It's difficult to review the fifteenth album of a band like Iron Maiden.
It's hard in 2010 to say something new about the maidens of rock.
It's tough to be innovative without being criticized by the nostalgics.
It's challenging to stay anchored to their traditional sound without feeling old.
Everything is difficult for those who carry such a monumental name on their shoulders.
Critics are ready to fire and the nostalgics ready to renounce their proselytism towards their old fathers. All nonsense. This "The Final Frontier" is truly a great album. A bit heavy let's admit, maybe verbose in some of its parts, it may not please the nostalgics of the maidens' old sound but fundamentally a truly great album, perhaps the best of the last 3 or 4.
Surely the introduction to the first track "The Final Frontier" leaves one at least stunned. The cover says Iron Maiden, but heaven the first notes sound solemn and apocalyptic and Bruce Dickinson's voice almost lost. A solemn and almost liturgical intro, followed by the catchy "The Final Frontier", a light and engaging track. It's with the second track "El Dorado", perhaps hastily chosen as a single from an album full of great songs, that the band starts to rev the engines. The sound is truly engaging, and even if the song then fades into a rather banal melody, there are some truly thrilling moments.

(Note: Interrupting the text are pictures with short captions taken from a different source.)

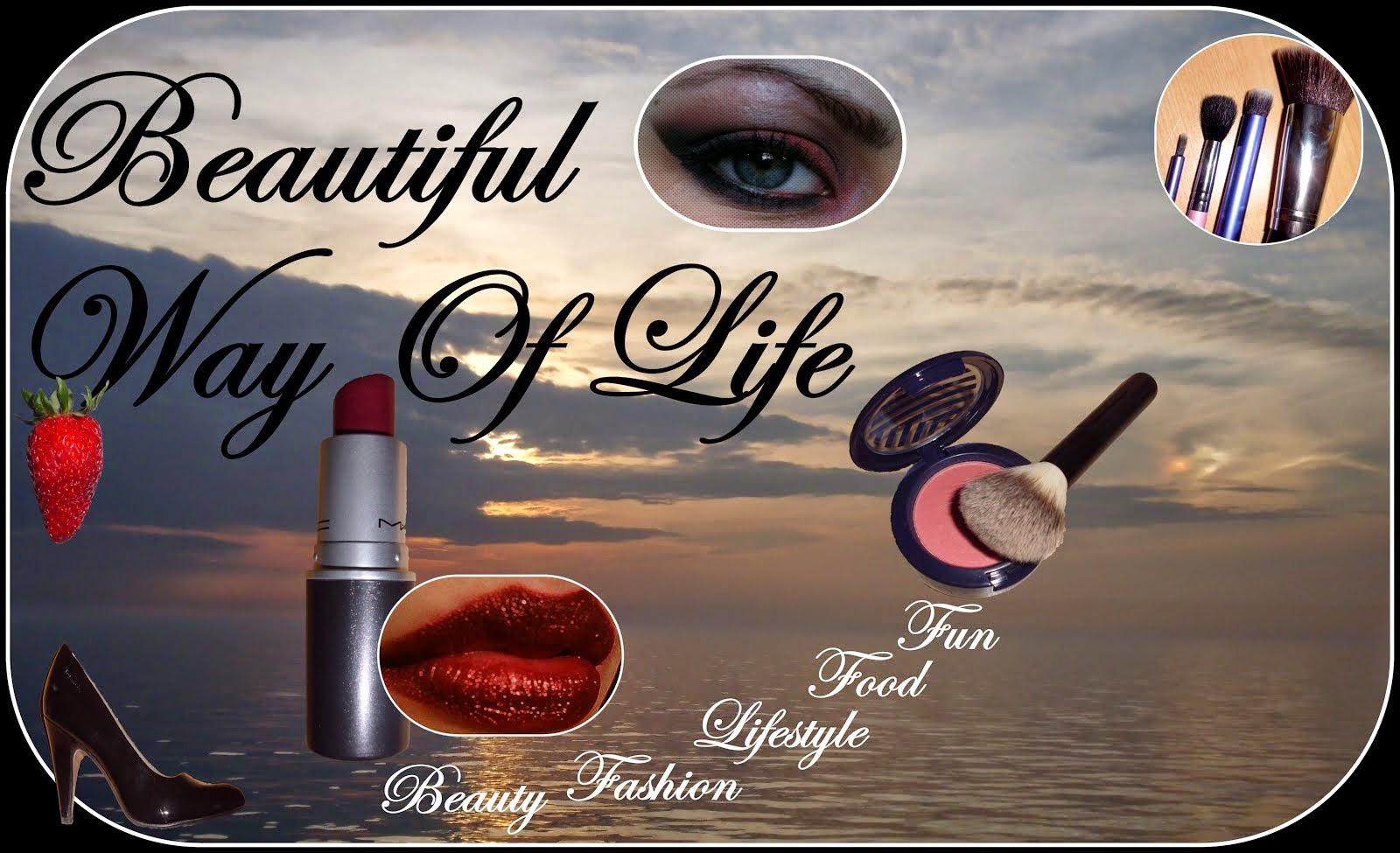 *Beautiful Way Of Life*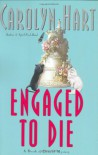 Engaged to Die - Carolyn Hart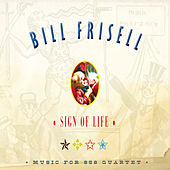 Sign Of Life: Music For 858 Quartet by Bill Frisell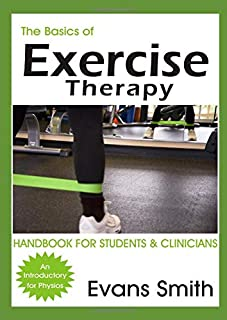 Exercise Therapy: A Handbook for Students And Clinicians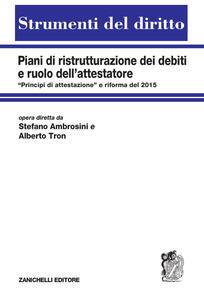 """Piani di ristrutturazione dei debiti e ruolo dell'attestatore. «Principi di attestazione"""" e riforma del 2015 - Stefano Ambrosini,Alberto Tron - copertina"""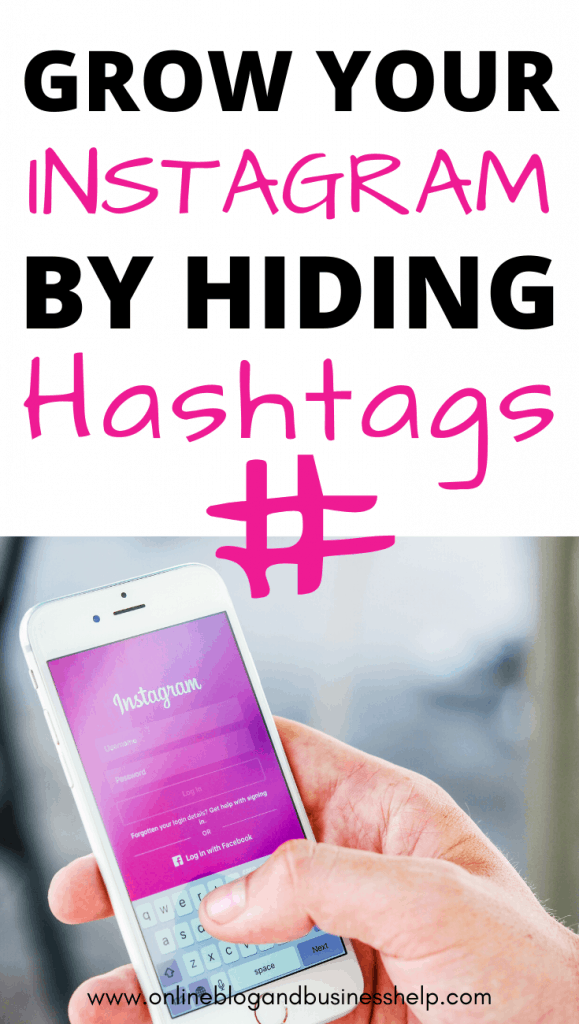 "Hand holding an iPhone with the text ""Grow Your Instagram By Hiding Your Hashtags"""
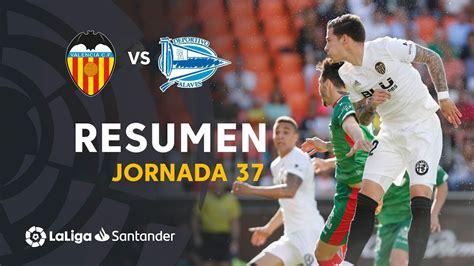 Resumen de Valencia CF vs Deportivo Alavés  3 1    YouTube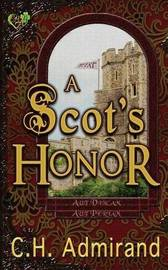 A Scot's Honor by C.H. Admirand image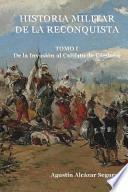 libro Historia Militar De La Reconquista. Tomo I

"Mother of Mercy" that follows is an amazing piece: Bruce Dickinson's voice climbs where mere mortals do not reach and paints splendid scenarios. One of the best ballads of Iron Maiden ever, and we do not exaggerate in saying this. The following "Coming Home" is a piece full of nostalgia and pathos, another gem of the album. Another couple of pearls of the album are in the second part of the work. In particular, the dramatic "Strablind" is splendid in its intensity and its crescendo.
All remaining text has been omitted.